Directions: Starting at the line that holds "With the point", restate every line word for word up to and including the last one in the listing below, and omit all pictures.

____

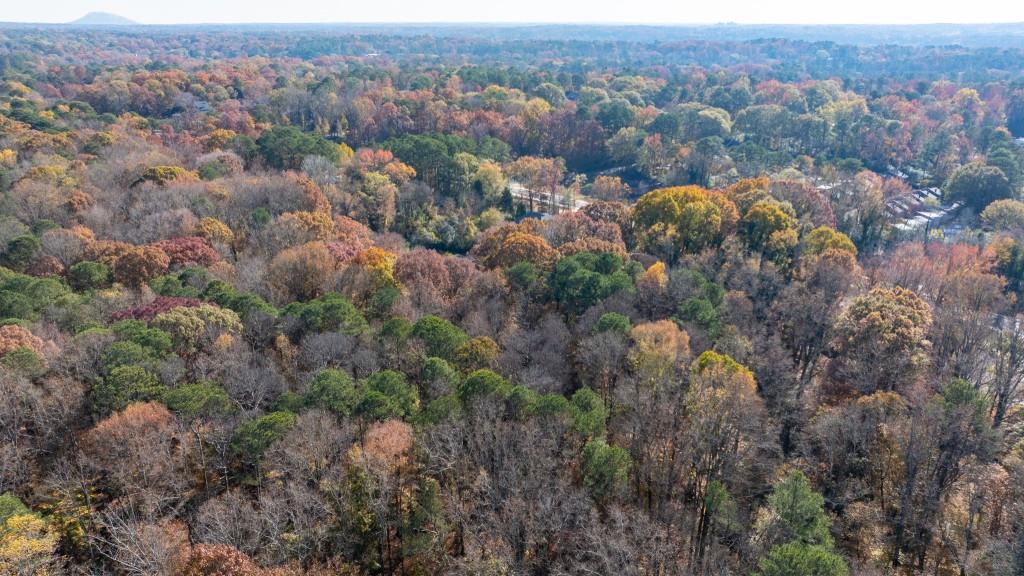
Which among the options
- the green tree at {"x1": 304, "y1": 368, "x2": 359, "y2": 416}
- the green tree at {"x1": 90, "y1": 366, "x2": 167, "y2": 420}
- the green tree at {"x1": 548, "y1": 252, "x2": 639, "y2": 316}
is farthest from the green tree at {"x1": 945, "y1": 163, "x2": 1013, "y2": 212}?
the green tree at {"x1": 90, "y1": 366, "x2": 167, "y2": 420}

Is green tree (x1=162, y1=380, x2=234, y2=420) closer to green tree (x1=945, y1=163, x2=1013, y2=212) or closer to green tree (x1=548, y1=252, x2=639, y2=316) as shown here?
green tree (x1=548, y1=252, x2=639, y2=316)

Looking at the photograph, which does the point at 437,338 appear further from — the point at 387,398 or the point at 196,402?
the point at 196,402

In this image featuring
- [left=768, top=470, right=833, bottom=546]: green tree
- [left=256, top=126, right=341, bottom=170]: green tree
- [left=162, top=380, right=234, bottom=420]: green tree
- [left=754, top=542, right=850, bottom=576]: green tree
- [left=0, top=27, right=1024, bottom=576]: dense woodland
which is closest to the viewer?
[left=754, top=542, right=850, bottom=576]: green tree

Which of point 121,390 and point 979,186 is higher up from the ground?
point 979,186

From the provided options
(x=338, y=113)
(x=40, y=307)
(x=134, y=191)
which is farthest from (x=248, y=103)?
(x=40, y=307)

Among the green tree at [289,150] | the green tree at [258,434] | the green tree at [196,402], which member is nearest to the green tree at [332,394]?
the green tree at [258,434]

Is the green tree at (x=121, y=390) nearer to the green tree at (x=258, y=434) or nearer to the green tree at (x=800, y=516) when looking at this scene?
the green tree at (x=258, y=434)

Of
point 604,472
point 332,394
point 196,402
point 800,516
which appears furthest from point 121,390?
point 800,516

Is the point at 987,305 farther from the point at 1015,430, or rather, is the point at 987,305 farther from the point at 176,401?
the point at 176,401
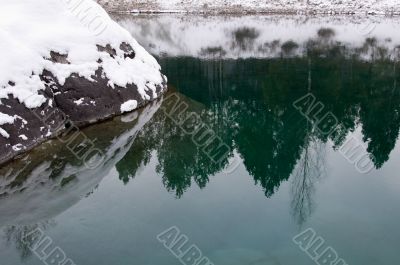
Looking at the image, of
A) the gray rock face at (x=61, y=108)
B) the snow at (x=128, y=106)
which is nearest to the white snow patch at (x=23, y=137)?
the gray rock face at (x=61, y=108)

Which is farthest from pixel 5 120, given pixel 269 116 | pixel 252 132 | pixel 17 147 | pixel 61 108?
pixel 269 116

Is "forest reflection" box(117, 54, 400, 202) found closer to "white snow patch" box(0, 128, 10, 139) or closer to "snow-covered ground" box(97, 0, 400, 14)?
"white snow patch" box(0, 128, 10, 139)

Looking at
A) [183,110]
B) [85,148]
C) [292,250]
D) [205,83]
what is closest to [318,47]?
[205,83]

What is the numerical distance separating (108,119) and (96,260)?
13242 millimetres

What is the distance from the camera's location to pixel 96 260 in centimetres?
1384

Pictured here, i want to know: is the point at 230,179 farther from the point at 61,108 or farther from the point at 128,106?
the point at 61,108

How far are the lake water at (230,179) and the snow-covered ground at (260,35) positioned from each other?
11027 mm

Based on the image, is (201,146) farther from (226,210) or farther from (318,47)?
(318,47)

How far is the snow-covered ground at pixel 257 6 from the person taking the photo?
70613 millimetres

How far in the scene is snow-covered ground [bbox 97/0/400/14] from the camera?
232 feet

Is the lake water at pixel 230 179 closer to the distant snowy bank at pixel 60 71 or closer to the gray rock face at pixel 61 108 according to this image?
the gray rock face at pixel 61 108

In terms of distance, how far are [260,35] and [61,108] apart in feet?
114

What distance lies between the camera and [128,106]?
90.0 ft

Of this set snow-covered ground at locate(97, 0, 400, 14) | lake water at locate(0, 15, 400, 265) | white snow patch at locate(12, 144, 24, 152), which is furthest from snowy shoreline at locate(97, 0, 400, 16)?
white snow patch at locate(12, 144, 24, 152)
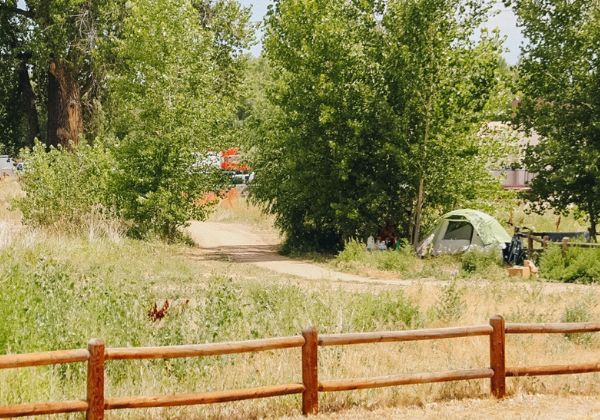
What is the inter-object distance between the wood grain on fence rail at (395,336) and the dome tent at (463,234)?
15.9 metres

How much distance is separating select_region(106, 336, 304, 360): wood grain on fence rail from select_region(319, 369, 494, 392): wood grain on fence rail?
1.97 ft

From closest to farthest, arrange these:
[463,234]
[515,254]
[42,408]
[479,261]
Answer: [42,408], [479,261], [515,254], [463,234]

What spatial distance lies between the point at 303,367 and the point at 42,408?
2.62 meters

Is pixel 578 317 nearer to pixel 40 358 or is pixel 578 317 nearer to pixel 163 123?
pixel 40 358

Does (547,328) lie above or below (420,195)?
below

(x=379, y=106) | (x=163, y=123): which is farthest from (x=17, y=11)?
(x=379, y=106)

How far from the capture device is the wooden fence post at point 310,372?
9.56 meters

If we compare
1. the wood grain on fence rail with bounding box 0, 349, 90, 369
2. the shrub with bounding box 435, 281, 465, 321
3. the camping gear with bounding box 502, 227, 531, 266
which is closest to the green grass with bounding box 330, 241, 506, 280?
the camping gear with bounding box 502, 227, 531, 266

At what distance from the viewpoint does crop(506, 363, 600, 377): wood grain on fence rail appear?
10578 mm

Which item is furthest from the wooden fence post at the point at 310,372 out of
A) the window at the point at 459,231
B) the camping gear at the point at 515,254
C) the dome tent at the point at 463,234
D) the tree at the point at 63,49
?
the tree at the point at 63,49

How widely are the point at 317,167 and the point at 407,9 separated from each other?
569 cm

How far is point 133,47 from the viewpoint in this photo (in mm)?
30406

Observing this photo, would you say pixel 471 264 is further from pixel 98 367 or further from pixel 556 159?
pixel 98 367

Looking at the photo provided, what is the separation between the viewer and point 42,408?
27.9 ft
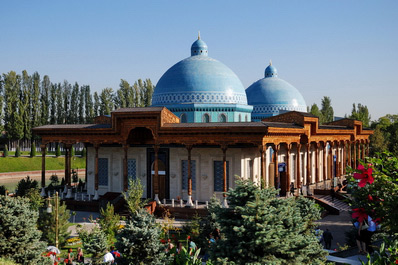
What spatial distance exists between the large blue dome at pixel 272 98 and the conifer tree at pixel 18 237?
35.9 metres

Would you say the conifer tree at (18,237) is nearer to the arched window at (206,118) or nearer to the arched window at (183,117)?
the arched window at (183,117)

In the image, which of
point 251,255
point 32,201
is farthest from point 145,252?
point 32,201

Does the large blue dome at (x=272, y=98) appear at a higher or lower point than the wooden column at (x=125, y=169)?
higher

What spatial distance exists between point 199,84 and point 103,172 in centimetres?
1124

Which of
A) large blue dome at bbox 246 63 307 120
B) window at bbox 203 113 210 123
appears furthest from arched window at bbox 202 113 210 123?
large blue dome at bbox 246 63 307 120

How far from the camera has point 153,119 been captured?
100 ft

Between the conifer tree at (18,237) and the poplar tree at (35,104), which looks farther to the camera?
the poplar tree at (35,104)

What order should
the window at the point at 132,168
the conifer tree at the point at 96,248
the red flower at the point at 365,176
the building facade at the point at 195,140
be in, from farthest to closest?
the window at the point at 132,168, the building facade at the point at 195,140, the conifer tree at the point at 96,248, the red flower at the point at 365,176

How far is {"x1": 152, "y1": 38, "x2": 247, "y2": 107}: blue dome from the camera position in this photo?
3844cm

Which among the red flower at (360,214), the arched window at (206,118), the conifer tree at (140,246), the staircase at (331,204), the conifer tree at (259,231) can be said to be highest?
the arched window at (206,118)

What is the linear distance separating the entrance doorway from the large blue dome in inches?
776

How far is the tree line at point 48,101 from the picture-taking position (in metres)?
71.4

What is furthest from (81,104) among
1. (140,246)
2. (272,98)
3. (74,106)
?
(140,246)

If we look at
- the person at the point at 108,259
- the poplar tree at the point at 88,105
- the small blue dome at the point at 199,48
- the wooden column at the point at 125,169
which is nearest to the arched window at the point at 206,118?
the small blue dome at the point at 199,48
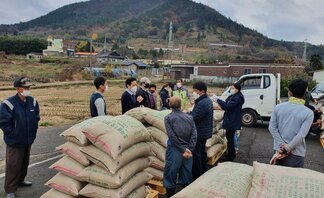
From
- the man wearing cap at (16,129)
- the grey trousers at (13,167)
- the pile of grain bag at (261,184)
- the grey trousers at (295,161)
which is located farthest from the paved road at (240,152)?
the grey trousers at (295,161)

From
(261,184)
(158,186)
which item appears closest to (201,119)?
(158,186)

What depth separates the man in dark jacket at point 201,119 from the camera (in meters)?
4.84

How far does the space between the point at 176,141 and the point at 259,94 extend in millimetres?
7104

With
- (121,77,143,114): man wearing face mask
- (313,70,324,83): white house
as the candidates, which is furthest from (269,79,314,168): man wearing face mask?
→ (313,70,324,83): white house

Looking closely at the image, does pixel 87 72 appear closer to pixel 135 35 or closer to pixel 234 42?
pixel 234 42

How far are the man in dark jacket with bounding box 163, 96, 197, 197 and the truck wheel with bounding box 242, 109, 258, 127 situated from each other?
275 inches

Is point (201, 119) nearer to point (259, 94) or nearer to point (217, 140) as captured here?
point (217, 140)

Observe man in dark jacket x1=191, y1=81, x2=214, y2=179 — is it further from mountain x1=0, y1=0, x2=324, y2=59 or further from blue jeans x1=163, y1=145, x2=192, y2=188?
mountain x1=0, y1=0, x2=324, y2=59

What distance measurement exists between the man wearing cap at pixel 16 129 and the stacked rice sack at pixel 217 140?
3.05 meters

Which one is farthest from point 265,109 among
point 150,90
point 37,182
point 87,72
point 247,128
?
point 87,72

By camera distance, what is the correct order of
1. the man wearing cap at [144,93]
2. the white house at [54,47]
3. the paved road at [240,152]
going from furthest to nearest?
the white house at [54,47]
the man wearing cap at [144,93]
the paved road at [240,152]

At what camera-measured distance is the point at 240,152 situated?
7.53 meters

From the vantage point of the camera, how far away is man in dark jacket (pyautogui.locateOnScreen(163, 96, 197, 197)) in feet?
13.5

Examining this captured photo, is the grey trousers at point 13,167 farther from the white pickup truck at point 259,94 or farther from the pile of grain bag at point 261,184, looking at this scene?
the white pickup truck at point 259,94
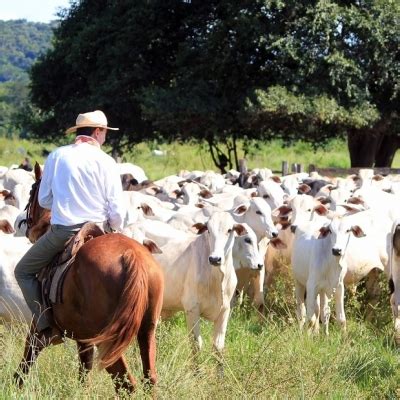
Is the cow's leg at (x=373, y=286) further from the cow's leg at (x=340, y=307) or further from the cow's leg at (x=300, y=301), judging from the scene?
the cow's leg at (x=340, y=307)

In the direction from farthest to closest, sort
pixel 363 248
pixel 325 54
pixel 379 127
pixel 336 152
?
pixel 336 152 → pixel 379 127 → pixel 325 54 → pixel 363 248

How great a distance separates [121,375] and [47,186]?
4.71 feet

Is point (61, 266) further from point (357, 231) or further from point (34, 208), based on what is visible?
point (357, 231)

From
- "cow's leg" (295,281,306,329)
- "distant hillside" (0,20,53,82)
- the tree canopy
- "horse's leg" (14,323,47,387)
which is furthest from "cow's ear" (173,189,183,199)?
"distant hillside" (0,20,53,82)

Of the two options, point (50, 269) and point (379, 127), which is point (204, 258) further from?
point (379, 127)

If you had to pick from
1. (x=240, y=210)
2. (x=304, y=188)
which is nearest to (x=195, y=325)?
(x=240, y=210)

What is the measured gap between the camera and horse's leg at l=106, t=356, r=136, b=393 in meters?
6.77

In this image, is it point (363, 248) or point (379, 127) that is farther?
point (379, 127)

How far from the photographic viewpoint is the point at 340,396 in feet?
24.0

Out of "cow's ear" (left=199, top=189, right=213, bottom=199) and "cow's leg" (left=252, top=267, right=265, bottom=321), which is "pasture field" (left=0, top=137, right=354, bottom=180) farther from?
"cow's leg" (left=252, top=267, right=265, bottom=321)

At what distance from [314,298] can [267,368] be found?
139 inches

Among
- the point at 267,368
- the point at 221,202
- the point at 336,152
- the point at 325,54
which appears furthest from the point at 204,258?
the point at 336,152

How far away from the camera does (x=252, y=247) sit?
1091 centimetres

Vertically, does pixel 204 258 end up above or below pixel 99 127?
below
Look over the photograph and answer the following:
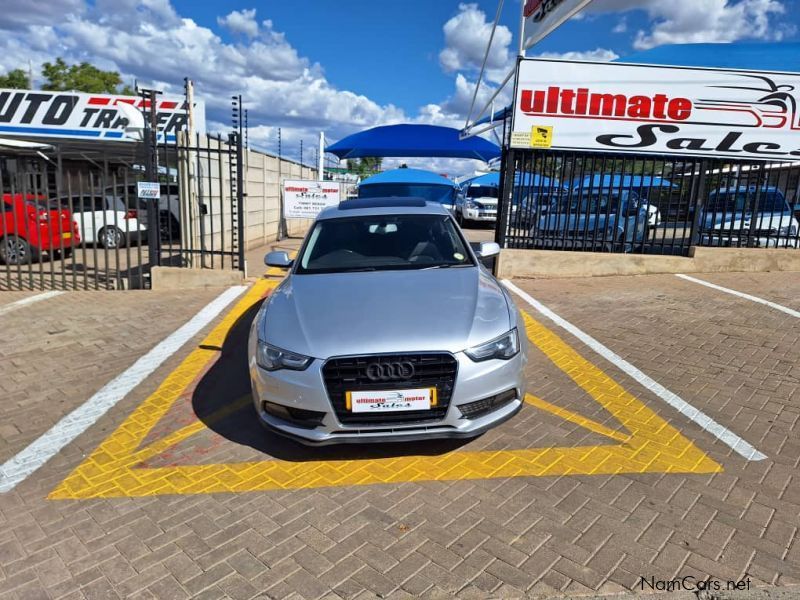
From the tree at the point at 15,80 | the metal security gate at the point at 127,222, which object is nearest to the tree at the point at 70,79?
the tree at the point at 15,80

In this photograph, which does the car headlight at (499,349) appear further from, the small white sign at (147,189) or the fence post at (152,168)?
the fence post at (152,168)

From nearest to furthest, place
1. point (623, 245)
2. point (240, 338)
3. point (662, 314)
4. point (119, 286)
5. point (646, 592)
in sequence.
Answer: point (646, 592) → point (240, 338) → point (662, 314) → point (119, 286) → point (623, 245)

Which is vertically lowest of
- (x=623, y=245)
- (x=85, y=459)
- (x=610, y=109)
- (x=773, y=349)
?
(x=85, y=459)

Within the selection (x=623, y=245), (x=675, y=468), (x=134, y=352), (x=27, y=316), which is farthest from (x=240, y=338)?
(x=623, y=245)

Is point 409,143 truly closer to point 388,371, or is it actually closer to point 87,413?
point 87,413

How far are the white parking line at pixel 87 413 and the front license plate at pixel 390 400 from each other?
2.13m

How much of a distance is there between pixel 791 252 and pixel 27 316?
12193 millimetres

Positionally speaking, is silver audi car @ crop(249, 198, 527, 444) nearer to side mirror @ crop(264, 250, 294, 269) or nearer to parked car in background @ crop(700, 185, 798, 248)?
side mirror @ crop(264, 250, 294, 269)

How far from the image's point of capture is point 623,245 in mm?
9750

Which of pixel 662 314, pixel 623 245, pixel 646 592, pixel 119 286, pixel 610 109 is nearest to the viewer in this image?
pixel 646 592

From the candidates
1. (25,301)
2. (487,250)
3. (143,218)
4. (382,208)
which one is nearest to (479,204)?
(143,218)

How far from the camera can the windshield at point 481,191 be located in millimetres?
22795

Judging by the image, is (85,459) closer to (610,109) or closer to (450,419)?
(450,419)

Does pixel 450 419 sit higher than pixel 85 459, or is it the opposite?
pixel 450 419
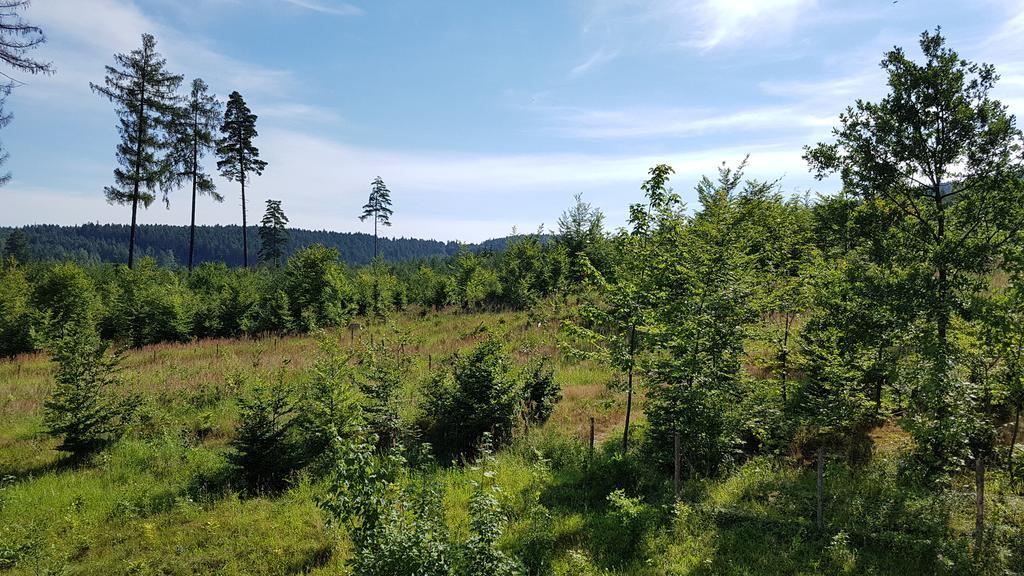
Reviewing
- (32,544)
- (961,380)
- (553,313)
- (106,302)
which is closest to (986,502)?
(961,380)

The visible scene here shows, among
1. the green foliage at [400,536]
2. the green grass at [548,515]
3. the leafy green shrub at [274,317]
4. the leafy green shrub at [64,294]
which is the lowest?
the green grass at [548,515]

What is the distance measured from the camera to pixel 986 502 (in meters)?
7.38

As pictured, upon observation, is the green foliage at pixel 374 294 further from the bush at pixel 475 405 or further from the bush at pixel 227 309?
the bush at pixel 475 405

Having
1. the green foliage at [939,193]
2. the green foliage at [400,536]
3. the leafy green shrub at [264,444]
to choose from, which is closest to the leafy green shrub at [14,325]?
the leafy green shrub at [264,444]

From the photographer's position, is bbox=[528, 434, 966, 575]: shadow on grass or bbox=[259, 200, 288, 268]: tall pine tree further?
bbox=[259, 200, 288, 268]: tall pine tree

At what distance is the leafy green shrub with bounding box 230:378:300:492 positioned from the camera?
9.05 m

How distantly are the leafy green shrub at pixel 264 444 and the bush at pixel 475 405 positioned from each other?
3400 millimetres

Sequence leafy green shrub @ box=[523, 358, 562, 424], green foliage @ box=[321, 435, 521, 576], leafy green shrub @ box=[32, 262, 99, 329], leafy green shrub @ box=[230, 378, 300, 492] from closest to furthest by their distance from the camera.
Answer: green foliage @ box=[321, 435, 521, 576] → leafy green shrub @ box=[230, 378, 300, 492] → leafy green shrub @ box=[523, 358, 562, 424] → leafy green shrub @ box=[32, 262, 99, 329]

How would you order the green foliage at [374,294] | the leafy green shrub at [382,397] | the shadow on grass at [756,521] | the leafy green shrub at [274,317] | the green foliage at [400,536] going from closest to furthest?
1. the green foliage at [400,536]
2. the shadow on grass at [756,521]
3. the leafy green shrub at [382,397]
4. the leafy green shrub at [274,317]
5. the green foliage at [374,294]

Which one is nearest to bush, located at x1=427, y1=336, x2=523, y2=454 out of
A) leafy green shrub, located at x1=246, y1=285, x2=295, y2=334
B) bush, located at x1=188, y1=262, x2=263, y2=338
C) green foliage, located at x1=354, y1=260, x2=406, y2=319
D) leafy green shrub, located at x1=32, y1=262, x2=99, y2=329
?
leafy green shrub, located at x1=246, y1=285, x2=295, y2=334

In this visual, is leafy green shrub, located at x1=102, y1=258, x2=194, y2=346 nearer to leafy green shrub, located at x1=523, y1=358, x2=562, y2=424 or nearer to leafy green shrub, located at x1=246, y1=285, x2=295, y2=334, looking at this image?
leafy green shrub, located at x1=246, y1=285, x2=295, y2=334

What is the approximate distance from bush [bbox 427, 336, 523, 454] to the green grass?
765mm

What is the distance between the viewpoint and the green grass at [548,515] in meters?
6.67

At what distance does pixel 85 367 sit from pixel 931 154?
19278mm
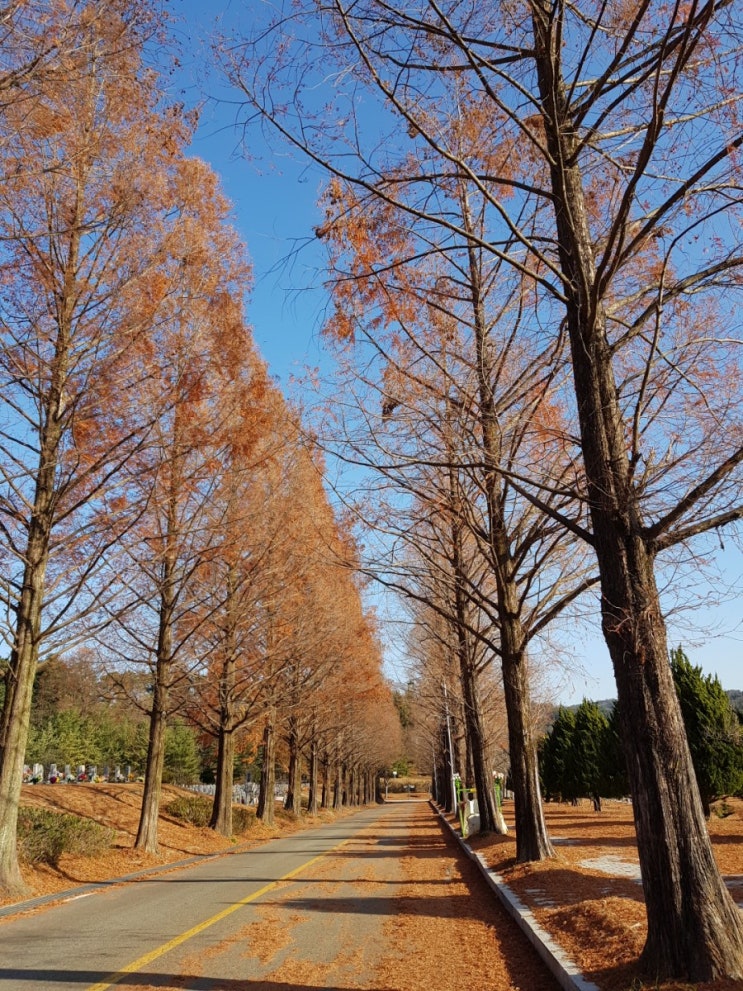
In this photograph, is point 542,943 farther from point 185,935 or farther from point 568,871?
point 568,871

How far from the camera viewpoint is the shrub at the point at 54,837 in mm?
11016

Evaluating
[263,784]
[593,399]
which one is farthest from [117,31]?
[263,784]

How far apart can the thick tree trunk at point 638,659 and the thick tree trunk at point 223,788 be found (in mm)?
18257

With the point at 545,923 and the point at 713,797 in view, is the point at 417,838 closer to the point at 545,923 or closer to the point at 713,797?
the point at 713,797

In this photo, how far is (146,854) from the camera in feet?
48.4

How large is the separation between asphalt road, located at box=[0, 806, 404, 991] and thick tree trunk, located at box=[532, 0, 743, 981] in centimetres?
239

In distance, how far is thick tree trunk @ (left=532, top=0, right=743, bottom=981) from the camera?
4.35 m

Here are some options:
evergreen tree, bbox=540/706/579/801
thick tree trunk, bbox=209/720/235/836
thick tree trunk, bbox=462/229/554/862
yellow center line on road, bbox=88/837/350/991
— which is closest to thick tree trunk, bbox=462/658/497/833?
thick tree trunk, bbox=462/229/554/862

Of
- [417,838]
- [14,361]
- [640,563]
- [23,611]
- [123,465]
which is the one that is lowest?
[417,838]

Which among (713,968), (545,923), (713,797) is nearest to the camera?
(713,968)

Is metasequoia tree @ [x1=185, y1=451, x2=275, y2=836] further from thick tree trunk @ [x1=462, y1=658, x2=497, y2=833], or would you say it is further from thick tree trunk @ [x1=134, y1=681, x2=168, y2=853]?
thick tree trunk @ [x1=462, y1=658, x2=497, y2=833]

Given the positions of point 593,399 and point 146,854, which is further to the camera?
point 146,854

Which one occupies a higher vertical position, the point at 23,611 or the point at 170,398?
the point at 170,398

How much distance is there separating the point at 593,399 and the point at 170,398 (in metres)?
7.09
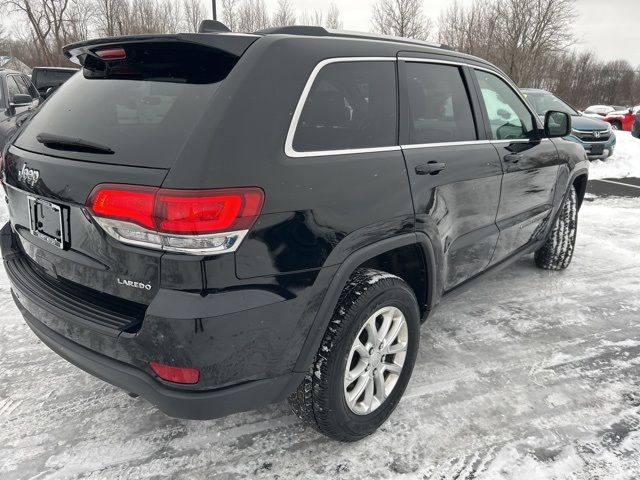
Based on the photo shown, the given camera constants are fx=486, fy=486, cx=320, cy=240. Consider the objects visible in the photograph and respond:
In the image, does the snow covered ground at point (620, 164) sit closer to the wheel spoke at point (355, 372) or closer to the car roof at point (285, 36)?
the car roof at point (285, 36)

____

Task response:
With the point at 545,923 and the point at 713,797 in view, is the point at 417,838 closer to the point at 545,923 or closer to the point at 713,797?
the point at 713,797

In this photo, how far is (146,854) from the camera in feet?
48.4

How large is the separation between asphalt road, located at box=[0, 806, 404, 991] and thick tree trunk, located at box=[532, 0, 743, 981] in centimetres?
239

In distance, how far is thick tree trunk @ (left=532, top=0, right=743, bottom=981) from the camera?
4.35 m

Here are some options:
evergreen tree, bbox=540/706/579/801
thick tree trunk, bbox=209/720/235/836
thick tree trunk, bbox=462/229/554/862
yellow center line on road, bbox=88/837/350/991
— which is closest to thick tree trunk, bbox=462/658/497/833?
thick tree trunk, bbox=462/229/554/862

Of
- [417,838]
- [14,361]
- [640,563]
- [23,611]
- [123,465]
which is the one that is lowest?
[417,838]

Which among (713,968), (545,923), (713,797) is nearest to the camera?
(713,968)

Is metasequoia tree @ [x1=185, y1=451, x2=275, y2=836] further from thick tree trunk @ [x1=462, y1=658, x2=497, y2=833], or would you say it is further from thick tree trunk @ [x1=134, y1=681, x2=168, y2=853]?
thick tree trunk @ [x1=462, y1=658, x2=497, y2=833]

Given the positions of point 593,399 and point 146,854, which is further to the camera?
point 146,854

Which one occupies a higher vertical position, the point at 23,611 or the point at 170,398?
the point at 170,398

How much distance is there separating the point at 593,399 and the point at 170,398 (in metres)?
7.09
Based on the photo shown, the given camera constants are fx=486, fy=486, cx=320, cy=240. Consider the objects visible in the photograph and respond:
In the image, does the snow covered ground at point (620, 164) sit closer to the wheel spoke at point (355, 372) or closer to the car roof at point (285, 36)?
the car roof at point (285, 36)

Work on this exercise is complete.